Pricing on the company's $1.5 billion five-year revolver and $1.5 billion five-year term loan A was left unchanged at Libor plus 150 bps, the source added.

JPMorgan, Bank of America and Wachovia are the lead banks on the $4.8 billion senior secured credit facility (Ba3/BB).

Proceeds will be used for a recapitalization that will include an approximately $2 billion one-time special cash dividend to shareholders that is payable on April 2 and the refinancing of existing senior secured bank debt.

The company will also be replacing its existing receivables facility with a new secured $500 million three-year facility.

Dean Foods is a Dallas-based food and beverage company.

US Airways closes

US Airways Group, Inc. closed on its new $1.6 billion seven-year term loan (B2/B/BB-) that is priced at Libor plus 250 bps, according to a company news release.

Pricing on the loan can reduce as paydowns are made or if credit ratings improve. The low end of the pricing grid is Libor plus 200 bps and that occurs if the term loan balance is under $600 million or the facility credit rating improves to Ba3/BB-.

During syndication, pricing on the term loan was flexed up twice - first to Libor plus 225 bps from Libor plus 200 bps as a result of weaker-than-anticipated ratings, and then to Libor plus 250 bps from Libor plus 225 bps.

The loan requires the company to maintain a minimum level of unrestricted cash and a minimum collateral coverage ratio.

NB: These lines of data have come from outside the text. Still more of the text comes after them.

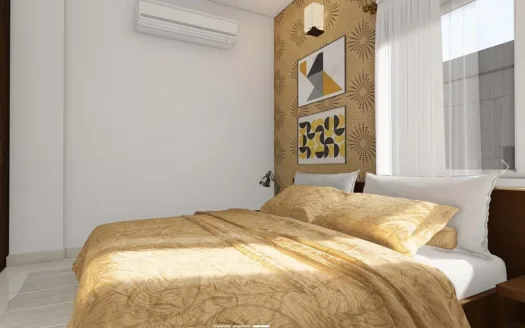 VRKSA Ziya – 2 and 3 BHK Apartment in Coimbatore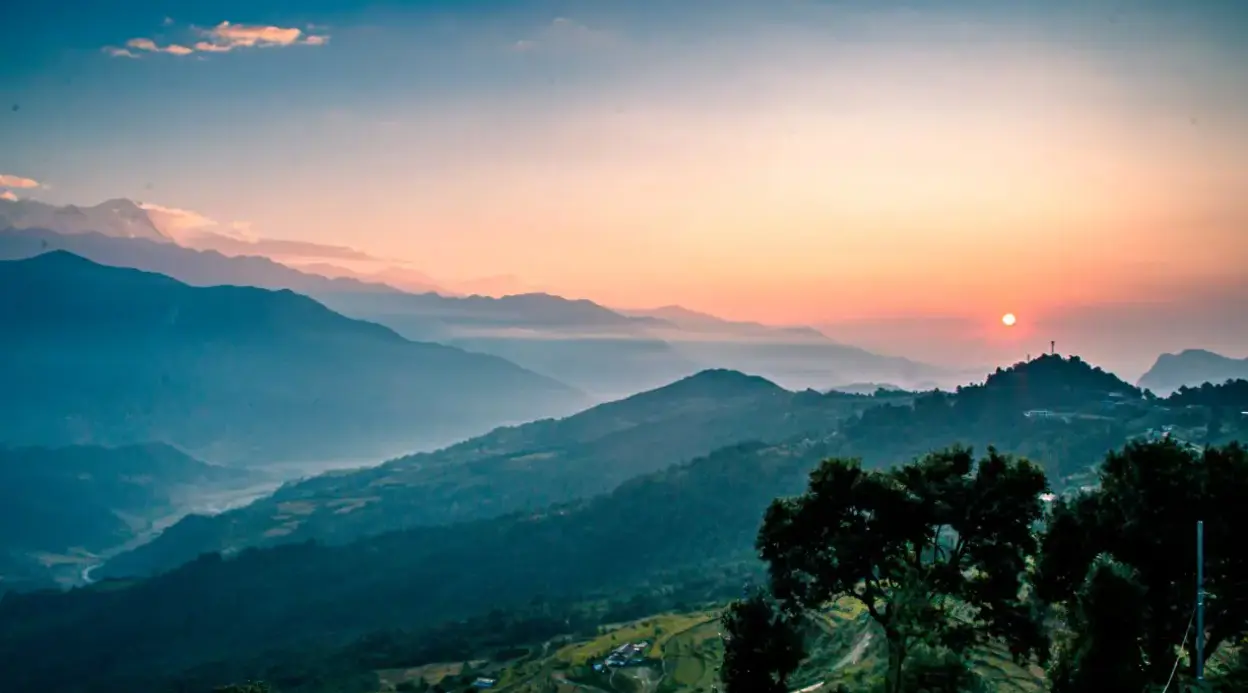 Nepal Horizon Luxury Tour – 8 Days (Kathmandu – Nagarkot – Pokhara) Nepal Horizon Luxury Tour – 8 Days (Kathmandu – Nagarkot – Pokhara)
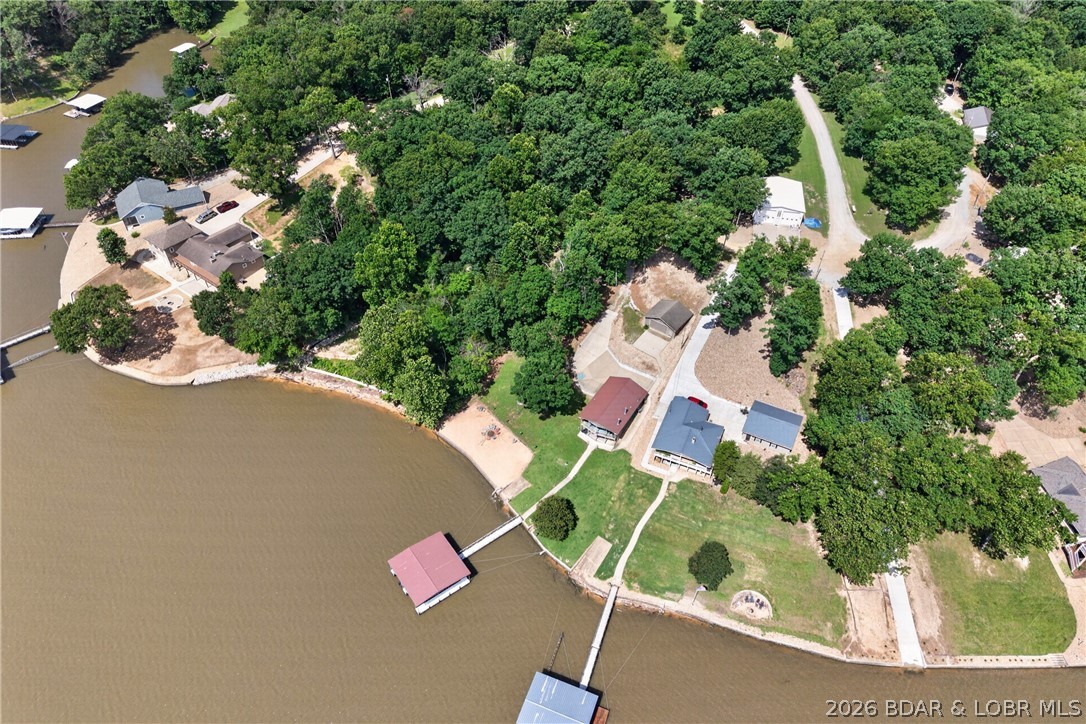 Osage Vu - Residential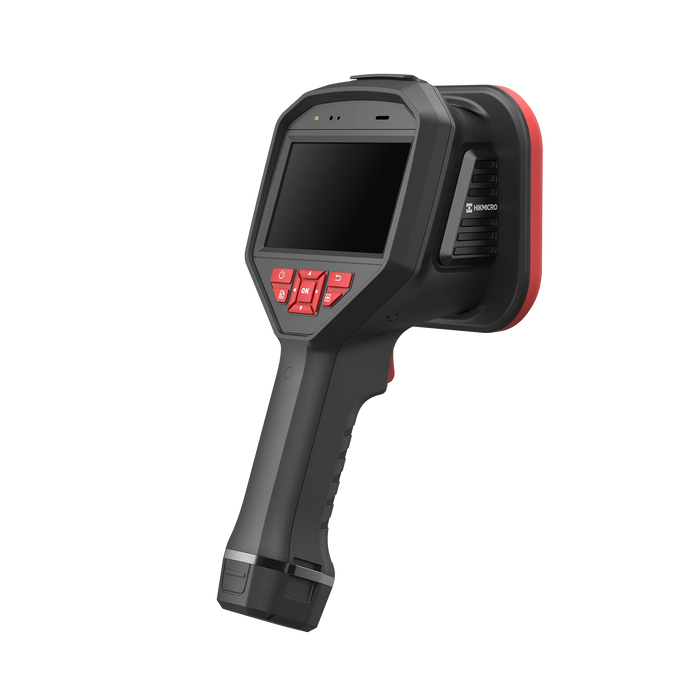 HIKMICRO AI56 Wi-Fi Acoustic Imaging Camera. 4.3" Touch Screen. 2688 x 1944 (5 M - LX2001 - Homewares, Outdoor, Phone Accessories, Cases, Speakers, Headphones + More -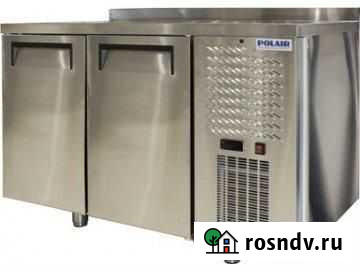 Стол холодильный Polair TM2-GC Оренбург - изображение 1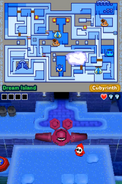 Mario Sonic Olympic Winter Games Adventure Mode 319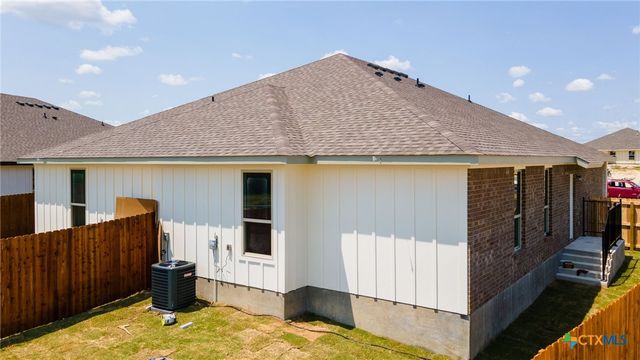 117 Leon Lane, Copperas Cove, TX 76522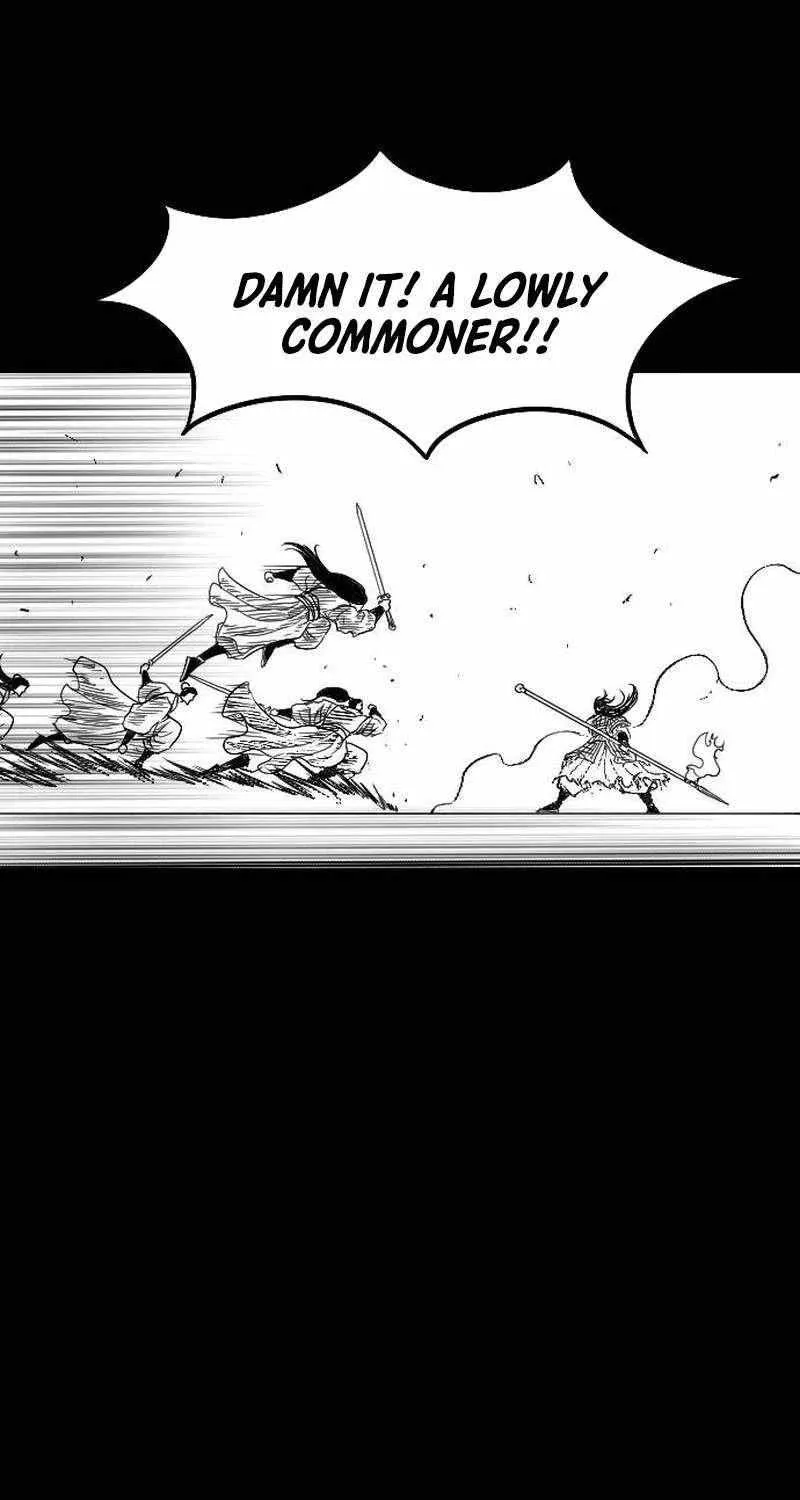 Black Serpent Chapter 1 page 96 -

Proceeds were used to refinance a $1.25 billion senior secured credit facility, refinance a $325 million unsecured debt facility and raise incremental liquidity.

The new loan will reduce the blended interest margin by over 100 bps.

Citigroup and Morgan Stanley acted as the joint lead arrangers on the Tempe, Ariz., airline company's deal.

Hawker Beechcraft closes

Onex Corp. and GS Capital Partners completed their acquisition of Hawker Beechcraft Corp., the aviation division of Raytheon Co., according to a news release.

To help fund the transaction, Hawker Beechcraft got a new $1.81 billion credit facility (Ba3/BB-) consisting of a $400 million six-year revolver at Libor plus 200 bps with a 50 bps commitment fee, a $1.3 billion covenant-light seven-year term loan at Libor plus 200 bps with a step down to Libor plus 175 bps at corporate ratings of B1/B+ and a $110 million covenant-light seven-year pre-funded synthetic letter-of-credit facility at Libor plus 200 bps with a step down to Libor plus 175 bps at corporate ratings of B1/B+.

The term loan and the synthetic letter-of-credit facility were originally launched with price talk of Libor plus 225 bps to 250 bps before flexing down to Libor plus 200 bps with the step to Libor plus 175 bps. At one point during syndication, pricing of Libor plus 175 bps was attempted on the two tranches, but investors dropped out of the book, making the syndicate move pricing back to the initial flex levels.

In addition, during syndication, the term loan was upsized from $1.2 billion after the company downsized its high-yield bond offering by $100 million, and the synthetic letter-of-credit facility was downsized from $250 million.

Credit Suisse, Goldman Sachs and Lehman acted as the lead banks on the deal, with Credit Suisse the left lead.

Hawker Beechcraft is a Wichita, Kan., manufacturer of business jet, turboprop, piston-driven and military training aircraft.